_STATED PROBLEM:_ List the lines of the entries below as a numbered list, beginning with the line that contains "In the photograph presented, out of" and continuing through the last line of the entries, with blank lines and pictures left out.

★ ★ ★ ★ ★ ★ ★

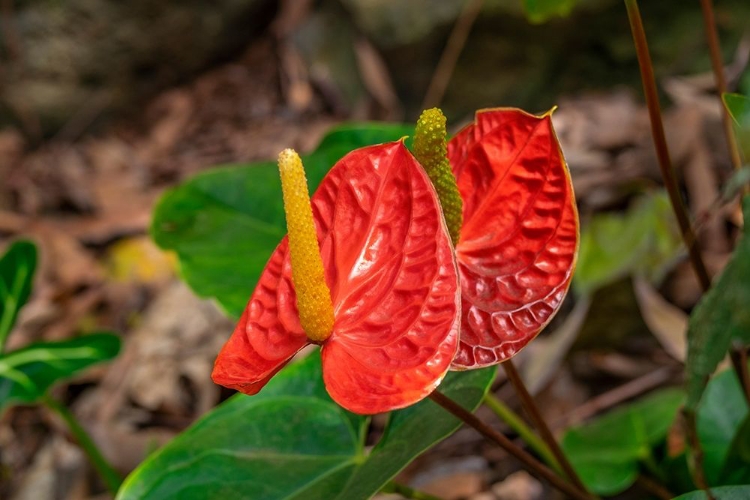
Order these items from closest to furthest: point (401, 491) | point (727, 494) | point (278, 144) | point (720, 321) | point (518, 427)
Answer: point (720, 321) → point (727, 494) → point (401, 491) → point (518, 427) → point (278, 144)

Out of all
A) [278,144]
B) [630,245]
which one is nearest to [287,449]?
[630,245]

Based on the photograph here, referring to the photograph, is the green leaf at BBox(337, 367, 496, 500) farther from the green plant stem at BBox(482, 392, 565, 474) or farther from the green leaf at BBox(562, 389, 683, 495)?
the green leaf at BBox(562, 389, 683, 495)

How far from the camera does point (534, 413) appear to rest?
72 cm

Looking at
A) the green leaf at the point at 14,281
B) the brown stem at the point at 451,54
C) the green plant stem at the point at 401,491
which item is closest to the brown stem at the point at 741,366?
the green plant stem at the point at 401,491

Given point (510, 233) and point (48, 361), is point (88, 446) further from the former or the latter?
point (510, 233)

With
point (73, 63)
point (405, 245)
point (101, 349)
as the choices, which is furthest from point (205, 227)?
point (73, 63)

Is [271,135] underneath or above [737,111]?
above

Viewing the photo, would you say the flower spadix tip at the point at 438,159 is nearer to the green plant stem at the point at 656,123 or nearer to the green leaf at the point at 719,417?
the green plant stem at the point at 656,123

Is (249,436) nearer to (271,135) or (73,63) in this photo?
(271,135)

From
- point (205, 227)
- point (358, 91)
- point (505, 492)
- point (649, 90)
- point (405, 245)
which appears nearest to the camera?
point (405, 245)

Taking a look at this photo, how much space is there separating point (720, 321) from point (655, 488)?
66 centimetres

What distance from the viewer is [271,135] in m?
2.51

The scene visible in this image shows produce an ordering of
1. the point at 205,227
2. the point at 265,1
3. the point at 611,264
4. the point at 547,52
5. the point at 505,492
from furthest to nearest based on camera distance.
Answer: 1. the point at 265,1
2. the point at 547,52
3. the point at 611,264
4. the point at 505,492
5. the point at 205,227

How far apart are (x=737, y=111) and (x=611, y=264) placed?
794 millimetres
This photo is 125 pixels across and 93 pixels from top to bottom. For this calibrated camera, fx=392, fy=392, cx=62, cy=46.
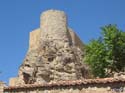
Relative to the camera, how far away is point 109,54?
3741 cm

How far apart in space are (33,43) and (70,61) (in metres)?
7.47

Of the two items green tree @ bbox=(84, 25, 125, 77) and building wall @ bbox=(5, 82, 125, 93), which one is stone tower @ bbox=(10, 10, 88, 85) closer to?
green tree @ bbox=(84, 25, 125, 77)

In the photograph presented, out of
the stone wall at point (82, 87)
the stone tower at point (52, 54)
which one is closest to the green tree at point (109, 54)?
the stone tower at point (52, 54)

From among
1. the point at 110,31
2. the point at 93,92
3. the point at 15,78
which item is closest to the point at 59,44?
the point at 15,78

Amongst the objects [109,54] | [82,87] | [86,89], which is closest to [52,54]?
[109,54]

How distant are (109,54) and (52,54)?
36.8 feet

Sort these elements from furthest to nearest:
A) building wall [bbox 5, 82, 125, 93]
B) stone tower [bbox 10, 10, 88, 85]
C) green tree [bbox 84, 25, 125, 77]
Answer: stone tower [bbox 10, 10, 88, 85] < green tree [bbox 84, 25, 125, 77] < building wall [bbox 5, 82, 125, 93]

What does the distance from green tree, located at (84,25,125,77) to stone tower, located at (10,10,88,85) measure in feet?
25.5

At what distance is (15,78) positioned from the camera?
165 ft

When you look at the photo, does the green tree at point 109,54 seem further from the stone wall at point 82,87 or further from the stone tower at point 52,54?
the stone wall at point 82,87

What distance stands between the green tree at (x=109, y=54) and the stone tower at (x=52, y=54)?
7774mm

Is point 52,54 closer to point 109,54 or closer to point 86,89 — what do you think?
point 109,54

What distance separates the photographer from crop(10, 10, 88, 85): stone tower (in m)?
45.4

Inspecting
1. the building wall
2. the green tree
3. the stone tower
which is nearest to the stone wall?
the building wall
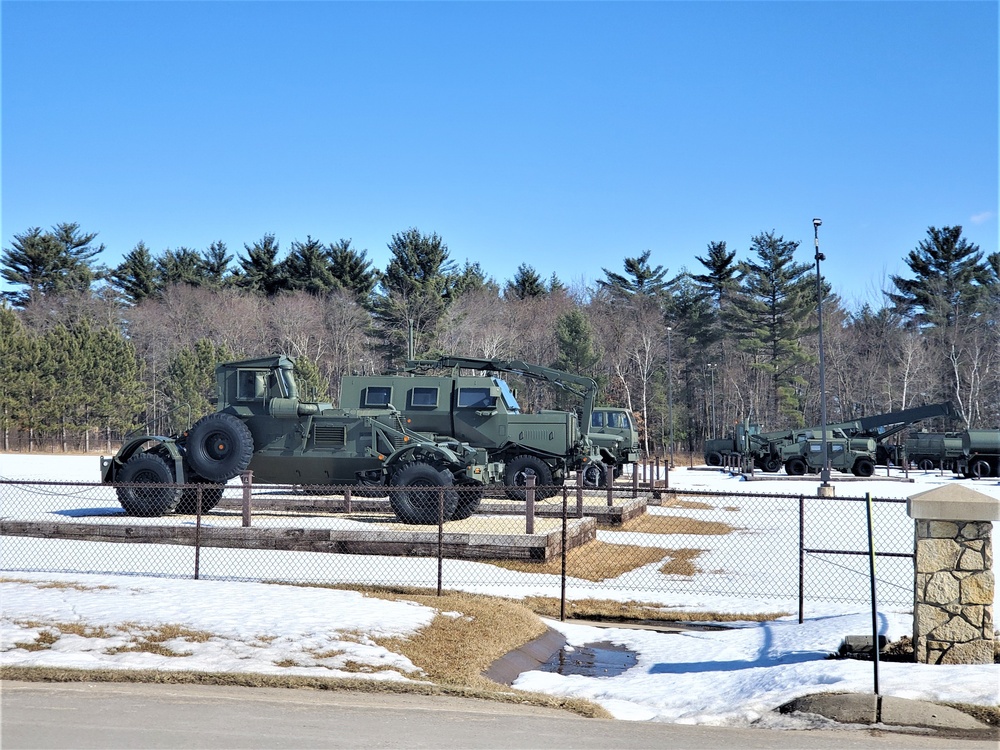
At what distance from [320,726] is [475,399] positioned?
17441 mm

★ ★ ★ ★ ★ ★ ★

_WORKED ANSWER:_
1. In the photograph presented, out of
2. the stone wall at point (82, 87)
3. the stone tower at point (52, 54)
4. which one is closest to the green tree at point (109, 54)?
5. the stone tower at point (52, 54)
6. From among
7. 1. the point at 110,31
8. 2. the point at 93,92
9. 3. the point at 15,78
10. which item is closest to the point at 59,44?
11. the point at 15,78
12. Amongst the objects [109,54] | [82,87] | [86,89], which is closest to [52,54]?
13. [109,54]
14. How distant are (109,54) and (52,54)?
15. 36.8 feet
16. Sort these elements from furthest to nearest:
17. A) building wall [bbox 5, 82, 125, 93]
18. B) stone tower [bbox 10, 10, 88, 85]
19. C) green tree [bbox 84, 25, 125, 77]
20. Answer: stone tower [bbox 10, 10, 88, 85] < green tree [bbox 84, 25, 125, 77] < building wall [bbox 5, 82, 125, 93]
21. What does the distance from green tree, located at (84,25,125,77) to stone tower, located at (10,10,88,85) measure in feet?
22. 25.5
23. At what distance is (15,78) positioned from the camera?
24. 165 ft
25. When you look at the photo, does the green tree at point 109,54 seem further from the stone wall at point 82,87 or further from the stone tower at point 52,54?
26. the stone wall at point 82,87
27. What distance stands between the green tree at (x=109, y=54) and the stone tower at (x=52, y=54)?
28. 7774mm
29. Is point 52,54 closer to point 109,54 or closer to point 86,89 — what do you think?
30. point 109,54
31. What distance separates the photographer from crop(10, 10, 88, 85): stone tower (in m)?
32. 45.4
33. Inspecting
34. 1. the building wall
35. 2. the green tree
36. 3. the stone tower
37. which is nearest to the stone wall?
38. the building wall
39. At what distance from [320,726] is [475,399] positioned?
40. 17441 mm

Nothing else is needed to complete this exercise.